In a poorly conceived idea of reaching the people, the military, engaged in state creation without concern for the needs and interests of the people. The country is now arbitrarily broken into 36 states and 776 local government authorities (LGAs). Apart from the huge cost of running the various governments, many of the states and the LGAs are not economically viable nor can they be adjudged capable of raising the revenue needed to provide services for the people they are supposed to serve. Besides, the creation of LGAs did not differentiate between the needs of rural areas and those of urban centers which are expected to shoulder the greater burden of services to the people because of higher levels of population. The uniformity of local governments that was imposed by the military since 1978 has led to the collapse of the local government system. Why for example, should the needs of rural communities in Zamfara be put on the same level as those of urban centers in Lagos and Warri? Many have come to believe that these multiple states and local government councils were deliberately created for the purpose of unfairly distributing the largesse from the oil revenue from Urhoboland and other areas of the Niger Delta. The states and LGAs regard allocations from the Federal government as gifts not to be used for development but shared among individuals without fear of retribution. As a result, many of the LGAs be they in rural areas or urban centers are not functioning or providing for the people. The prevailing dire conditions in the Urhobo urban centers of Sapẹlẹ, Ughelli, and Warri, for lack of resources to provide services, have pushed many, like never before into committing crimes in their struggle for survival.

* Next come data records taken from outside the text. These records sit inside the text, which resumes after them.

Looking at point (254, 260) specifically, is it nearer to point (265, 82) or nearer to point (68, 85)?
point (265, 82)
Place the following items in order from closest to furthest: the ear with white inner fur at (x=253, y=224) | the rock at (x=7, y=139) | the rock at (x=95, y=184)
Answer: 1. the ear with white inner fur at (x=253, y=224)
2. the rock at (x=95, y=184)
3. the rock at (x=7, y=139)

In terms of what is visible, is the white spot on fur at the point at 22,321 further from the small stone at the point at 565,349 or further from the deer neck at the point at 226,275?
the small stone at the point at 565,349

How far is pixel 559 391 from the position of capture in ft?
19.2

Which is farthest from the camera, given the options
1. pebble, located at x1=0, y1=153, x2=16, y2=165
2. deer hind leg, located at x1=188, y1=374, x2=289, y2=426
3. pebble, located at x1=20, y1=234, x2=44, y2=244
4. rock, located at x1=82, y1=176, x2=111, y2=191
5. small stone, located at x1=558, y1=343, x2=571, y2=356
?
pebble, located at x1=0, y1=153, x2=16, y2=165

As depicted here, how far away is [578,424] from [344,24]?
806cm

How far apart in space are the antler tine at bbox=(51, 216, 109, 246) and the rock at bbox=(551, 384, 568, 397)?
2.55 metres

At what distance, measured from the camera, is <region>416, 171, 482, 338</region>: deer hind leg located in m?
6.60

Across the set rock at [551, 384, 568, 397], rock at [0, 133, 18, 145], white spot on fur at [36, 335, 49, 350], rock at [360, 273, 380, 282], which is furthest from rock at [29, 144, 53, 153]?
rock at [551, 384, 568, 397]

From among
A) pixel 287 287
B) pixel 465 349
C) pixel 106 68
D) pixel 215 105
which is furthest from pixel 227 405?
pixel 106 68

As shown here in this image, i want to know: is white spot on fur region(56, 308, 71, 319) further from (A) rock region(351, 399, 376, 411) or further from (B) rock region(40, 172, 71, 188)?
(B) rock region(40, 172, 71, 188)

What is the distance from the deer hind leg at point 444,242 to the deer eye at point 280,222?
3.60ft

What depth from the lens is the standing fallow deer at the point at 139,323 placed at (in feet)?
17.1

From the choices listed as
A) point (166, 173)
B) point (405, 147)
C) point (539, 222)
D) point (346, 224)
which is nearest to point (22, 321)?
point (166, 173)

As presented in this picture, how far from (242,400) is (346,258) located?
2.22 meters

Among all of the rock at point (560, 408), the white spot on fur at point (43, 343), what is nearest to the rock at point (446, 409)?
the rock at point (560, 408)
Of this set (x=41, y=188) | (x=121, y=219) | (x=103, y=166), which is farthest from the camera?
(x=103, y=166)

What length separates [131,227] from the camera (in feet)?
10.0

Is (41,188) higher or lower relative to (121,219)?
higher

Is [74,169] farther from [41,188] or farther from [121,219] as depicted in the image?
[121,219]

Another destructive effect of over-centralization that has a great impact on Urhoboland can be observed in the way the Nigeria Police is being used to intimidate people. Article 214 (1) of the military imposed constitution of 1999, clearly states: There shall be a police force for Nigeria ……………. and no other police force shall be established for the Federation or any part thereof. The prohibition has created the stand-alone Nigeria Police that is ill-equipped to respond to the needs of security in a country as vast as Nigeria. The persistent lack of security has to be blamed on the over-concentration of security powers in the hands of the Nigeria Police which has little or no presence in many of the towns and villages in Nigeria. There are also indications that many police officers of northern Nigeria origin bribe their way to Urhoboland where they intimidate and extort money from innocent citizens. With the prohibition on the establishment of regional or local police, the people are unable to protect themselves, say for example, against the herdsmen that have invaded Urhoboland. The people are no longer in the mood to trust the Nigerian state and now rely, more and more on their kith and kin for security and survival. Can anything be more irresponsible than for the Nigerian government to constitutionally deny the people the right to defend their lives and properties?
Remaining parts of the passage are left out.